At Blue Harbinger, we believe in diversifying across market sectors and styles to avoid the pain that weeks like last week can cause. Additionally, our Blue Harbinger 15 strategy believes in identifying specific stocks that can perform well regardless of macroeconomic headwinds. For example, we believe there is tremendous growth opportunity in cloud-based human capital management (HCM) solutions.
Specifically, companies like Automatic Data Processing (ADP), Paylocity (PCTY), Paycom (PAYC), Paychex (PAYX), and Ultimate Software (ULTI) will all benefit from the growing preference for cloud-based solutions that enable employees to access payroll and human resources data outside of the office and from mobile devices. We currently own Paylocity within our Blue Harbinger 15 portfolio, and Automatic Data Processing will likely be next week’s Stock of the Week. Our basic thesis on the sector is that old companies (ADP, Paychex) will continue to migrate clients to the cloud (because clients are demanding it), and newer companies will continue to offer cloud-based solutions because customers demand it.
There is currently an aggressive race within the industry to capture the business of newer startup companies. Smaller HCM companies (e.g. Paylocity and Paycom) are spending heavily on marketing and sales because it helps capture new customers, and customers are very “sticky” in this industry. Once a company has their HR/payroll solution set up then they are unlikely to switch. It’s easier to just stick with the provider they have. And it is this “sticky-ness” that is causing the race (and very heavy spending) to capture as much new business as possible. Also, older companies (e.g. ADP) are working aggressively to migrate existing customer to cloud solutions before they leave.
We’ll have more information on the industry in next week’s Stock of the Week, but Paylocity is still our favorite (it’s a BH15 stock). Additionally, ADP is attractive, especially if you like a dividend.

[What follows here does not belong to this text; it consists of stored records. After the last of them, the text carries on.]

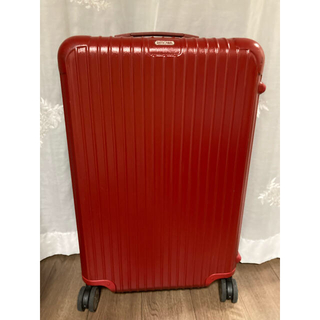 RIMOWA - リモワスーツケース サルサ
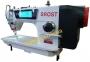 Автоматизована промислова швейна машина BROST BR-S5T 0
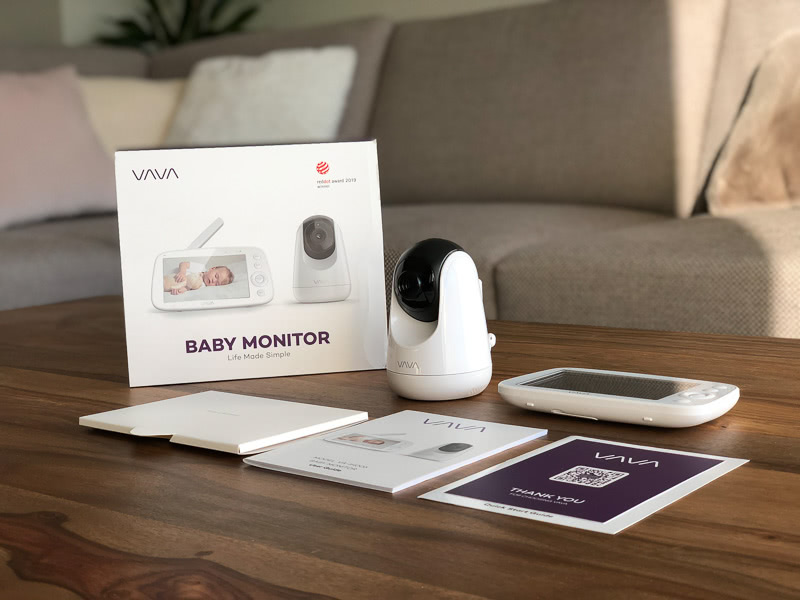 VAVA camera monitor unboxing review - Baby Gear Essentials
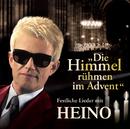 Die Himmel rühmen im Advent/Heino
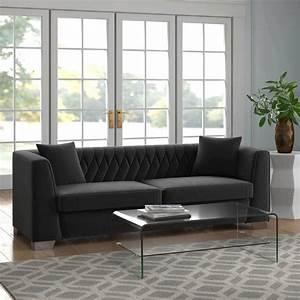 Modern, Contemporary, Sofa, Design, For, Modern, Home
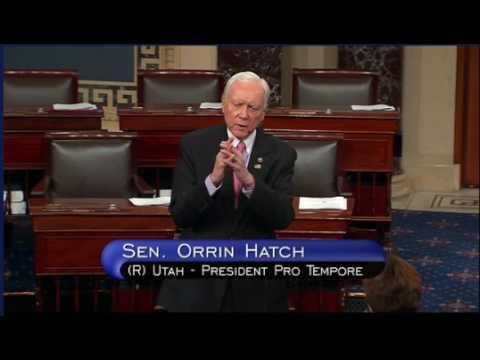 Sen. Hatch Defends Trump - Full Floor Speech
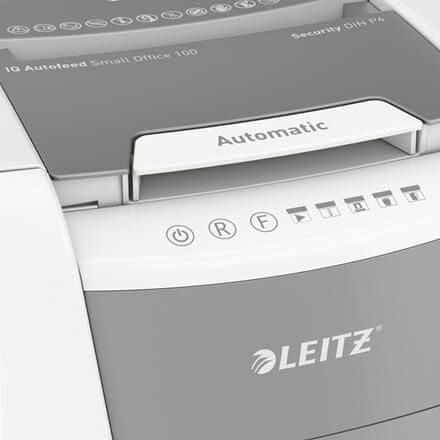 Leitz IQ AutoFeed 100 P4 (80110000)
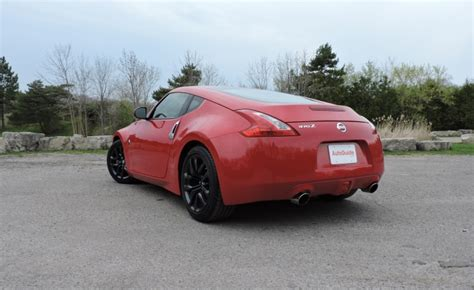 new nissan z 2016 2016 nissan 370z review nissan datsun zcar forum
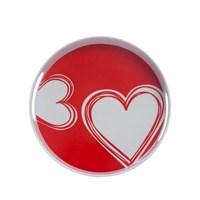 Kırmızı Kalpli Yuvarlak Tepsi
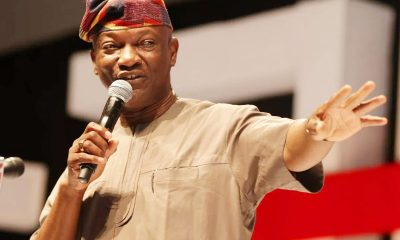 #Agbaje speaks on stepping down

Lastly, we will likely continue to see volatility next week with oil price and the Fed interest rate announcement. And while we believe it’s better to buy low than high, we also believe it’s impossible to exactly call the bottom. Don’t do anything rash as the market gyrates. Lots of trading will only generate lots of trading costs. Buying and holding a diversified portfolio of stocks is a proven strategy for long-term success.